La vera parlata torbolana nel libro "Né òra né vènt"

di Vittorio Colombo

Nel presentare il libro dei fratelli Martinelli (Ferdinando, Tiziano e Oreste), «Né òra né vènt», uno degli autori ha detto, indicando una foto di Torbole con una barca a vela sulle schermo: «In quella barca a vela c’è un vogatore al remo (Attilio Fava); vuol dire che in quel momento a Torbole No’ gh’èra né òra né vènt».
«E “òra” e “vènt” - come spiega Ferdinando - sono le parole dialettali di gran lunga più usate per un secolo a Torbole dove la vita scorreva con i riti e i ritmi della pesca dato che tutti i torbolani erano pescatori».
Si ricollega poi anche al detto assai popolare «No te capisi ne òra né vènt» (non capisci proprio niente).  
Il libro, edito a cura del Gruppo culturale Nago-Torbole, recupera il lessico di Torbole e racconta, attraverso il recupero dei termini dialettali e dei modi di dire, un secolo di vita nel borgo gardesano (1872-1970) ed è bello e particolare per diverse ragioni. C’è anzitutto l’aspetto sentimentale. Dei tre fratelli Martinelli solo Fernando, classe 1934, il maggiore, vive a Torbole, mentre Tiziano vive a Bologna e Oreste a Verona. Si ritrovano a Torbole l’estate. Due anni fa, sull’onda dei ricordi condivisi, hanno concepito l’idea di un libro che servisse a fissare i termini di un mondo che è andava scomparendo.
«Oggi - considera Ferdinando - moltissimi di questi termini non sono più conosciuti ed il rischio è che con le nuove generazioni tutto quel mondo, che è il ritratto di una cultura, di una economia, di una identità, vada disperso. Eppure sono passati pochi decenni e questo mondo rimane solo negli occhi dei nonni».
La pubblicazione è così un assemblaggio dei modi di dire, delle tradizioni, delle difficoltà di un’economia di sopravvivenza, della quotidianità.
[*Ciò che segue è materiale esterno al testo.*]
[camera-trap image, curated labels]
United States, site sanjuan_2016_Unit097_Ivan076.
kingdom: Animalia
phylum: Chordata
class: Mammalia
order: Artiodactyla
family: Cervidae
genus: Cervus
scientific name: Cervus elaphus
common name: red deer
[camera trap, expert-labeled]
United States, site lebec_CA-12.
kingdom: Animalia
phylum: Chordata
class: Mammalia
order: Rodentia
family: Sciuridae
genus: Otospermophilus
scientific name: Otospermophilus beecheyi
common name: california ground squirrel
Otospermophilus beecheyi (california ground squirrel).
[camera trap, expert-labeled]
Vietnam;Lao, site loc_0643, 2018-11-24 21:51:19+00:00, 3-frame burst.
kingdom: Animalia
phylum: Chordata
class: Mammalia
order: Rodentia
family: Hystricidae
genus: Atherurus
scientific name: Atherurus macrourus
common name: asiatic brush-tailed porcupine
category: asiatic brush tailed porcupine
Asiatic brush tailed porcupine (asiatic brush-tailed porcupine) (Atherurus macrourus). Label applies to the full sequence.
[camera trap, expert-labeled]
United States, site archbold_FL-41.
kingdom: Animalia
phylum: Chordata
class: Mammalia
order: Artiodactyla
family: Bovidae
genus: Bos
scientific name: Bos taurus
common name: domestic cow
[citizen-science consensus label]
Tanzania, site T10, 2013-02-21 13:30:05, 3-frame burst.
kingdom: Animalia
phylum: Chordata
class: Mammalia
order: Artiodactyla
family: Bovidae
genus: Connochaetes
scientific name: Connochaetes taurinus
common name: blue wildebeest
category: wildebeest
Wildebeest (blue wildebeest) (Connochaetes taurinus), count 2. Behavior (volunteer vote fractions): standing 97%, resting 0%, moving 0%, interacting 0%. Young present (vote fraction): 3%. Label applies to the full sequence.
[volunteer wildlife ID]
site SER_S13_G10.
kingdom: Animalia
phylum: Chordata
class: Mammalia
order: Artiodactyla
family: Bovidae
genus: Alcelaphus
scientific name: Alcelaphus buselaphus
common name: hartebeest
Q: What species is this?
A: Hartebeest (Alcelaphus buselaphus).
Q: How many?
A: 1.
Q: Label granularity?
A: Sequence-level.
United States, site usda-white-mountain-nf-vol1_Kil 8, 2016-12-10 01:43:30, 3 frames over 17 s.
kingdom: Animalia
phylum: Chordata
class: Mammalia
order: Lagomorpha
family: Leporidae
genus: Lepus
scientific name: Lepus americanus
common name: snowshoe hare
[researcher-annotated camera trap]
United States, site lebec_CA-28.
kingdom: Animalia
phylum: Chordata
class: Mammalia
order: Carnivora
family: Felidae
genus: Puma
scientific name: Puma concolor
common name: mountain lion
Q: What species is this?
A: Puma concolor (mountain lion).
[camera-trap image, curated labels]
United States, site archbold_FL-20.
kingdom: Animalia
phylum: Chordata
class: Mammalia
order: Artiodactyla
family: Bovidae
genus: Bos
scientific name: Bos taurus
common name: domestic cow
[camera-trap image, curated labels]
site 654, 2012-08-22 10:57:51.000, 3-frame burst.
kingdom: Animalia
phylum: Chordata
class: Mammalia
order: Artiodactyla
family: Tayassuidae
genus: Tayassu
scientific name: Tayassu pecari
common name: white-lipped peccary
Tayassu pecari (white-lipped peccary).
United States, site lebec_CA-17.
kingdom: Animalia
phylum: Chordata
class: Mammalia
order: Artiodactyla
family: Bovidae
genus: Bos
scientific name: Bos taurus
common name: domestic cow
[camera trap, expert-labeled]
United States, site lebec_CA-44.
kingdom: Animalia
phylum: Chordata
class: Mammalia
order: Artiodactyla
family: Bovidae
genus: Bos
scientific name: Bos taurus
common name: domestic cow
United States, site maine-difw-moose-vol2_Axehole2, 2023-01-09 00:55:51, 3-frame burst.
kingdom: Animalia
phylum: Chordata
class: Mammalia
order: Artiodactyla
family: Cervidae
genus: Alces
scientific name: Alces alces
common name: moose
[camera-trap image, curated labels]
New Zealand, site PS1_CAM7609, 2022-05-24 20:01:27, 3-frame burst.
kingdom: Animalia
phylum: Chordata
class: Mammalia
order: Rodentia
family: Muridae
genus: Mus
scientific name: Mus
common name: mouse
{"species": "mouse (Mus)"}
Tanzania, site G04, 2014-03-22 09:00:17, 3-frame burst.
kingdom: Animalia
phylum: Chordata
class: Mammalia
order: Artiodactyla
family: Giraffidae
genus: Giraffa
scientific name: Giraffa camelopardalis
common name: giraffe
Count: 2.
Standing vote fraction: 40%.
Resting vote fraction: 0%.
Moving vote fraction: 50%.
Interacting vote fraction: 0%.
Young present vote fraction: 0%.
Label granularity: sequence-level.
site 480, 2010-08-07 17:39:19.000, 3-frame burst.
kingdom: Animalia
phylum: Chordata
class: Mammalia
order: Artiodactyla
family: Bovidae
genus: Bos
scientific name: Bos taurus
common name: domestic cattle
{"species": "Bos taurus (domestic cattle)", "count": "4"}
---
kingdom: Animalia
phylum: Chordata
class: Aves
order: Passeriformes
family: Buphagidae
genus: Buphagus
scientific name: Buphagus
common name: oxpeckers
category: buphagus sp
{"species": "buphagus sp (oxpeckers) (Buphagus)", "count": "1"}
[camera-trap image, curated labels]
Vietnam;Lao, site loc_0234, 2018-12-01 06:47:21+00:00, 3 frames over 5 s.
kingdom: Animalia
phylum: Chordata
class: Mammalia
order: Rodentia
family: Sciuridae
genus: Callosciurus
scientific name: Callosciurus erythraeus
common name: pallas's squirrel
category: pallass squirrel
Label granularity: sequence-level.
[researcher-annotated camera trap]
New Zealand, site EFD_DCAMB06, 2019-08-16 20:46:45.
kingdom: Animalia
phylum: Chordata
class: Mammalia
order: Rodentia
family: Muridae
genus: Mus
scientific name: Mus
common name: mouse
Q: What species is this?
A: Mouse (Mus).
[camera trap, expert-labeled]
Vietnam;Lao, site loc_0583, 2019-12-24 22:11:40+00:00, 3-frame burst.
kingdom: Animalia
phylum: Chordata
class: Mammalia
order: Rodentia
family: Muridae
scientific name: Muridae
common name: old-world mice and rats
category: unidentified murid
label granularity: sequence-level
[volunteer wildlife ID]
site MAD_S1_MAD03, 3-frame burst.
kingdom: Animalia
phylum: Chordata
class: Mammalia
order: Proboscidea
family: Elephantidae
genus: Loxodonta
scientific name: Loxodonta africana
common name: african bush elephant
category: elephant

Nel titolo è sintetizzata la vita di tutti i giorni dei Torbolani: «né òra, né vènt» ossia il «pià lac», la bonaccia. Torbole cadenzava le giornate sui due venti periodici: al mattino presto c’è il vento di tramontana, «el vent paesam», che spira da nord e, calato el vent, dopo qualche ora subentra l’òra, che spira da sud: questi due venti sono la fonte energetica che permetteva alla povera comunità di Torbole di sopravvivere. Infatti a seconda dei venti veniva programmata la pesca e con i barconi veniva attivato il commercio con i paesi del sud del lago. «El pià lac» era quindi una calamità, rara e che dura una qualche giornata ma che costringeva ad una sospensione delle principali attività.
Questo modo di vivere aveva chiaramente una ricaduta sulla parlata locale in quanto improntata sulla vita di tutti i giorni e sugli attrezzi con i quali i torbolani operavano proprio nella loro quotidianità.
Poi va considerato che quello di Torbole è un dialetto intimamente legato al paese, tanto è vero che si discosta profondamente da quello di Nago dove vigeva una economia legata alla montagna, come dimostra il detto «Torbolani pesateri, Naghesi boaseri».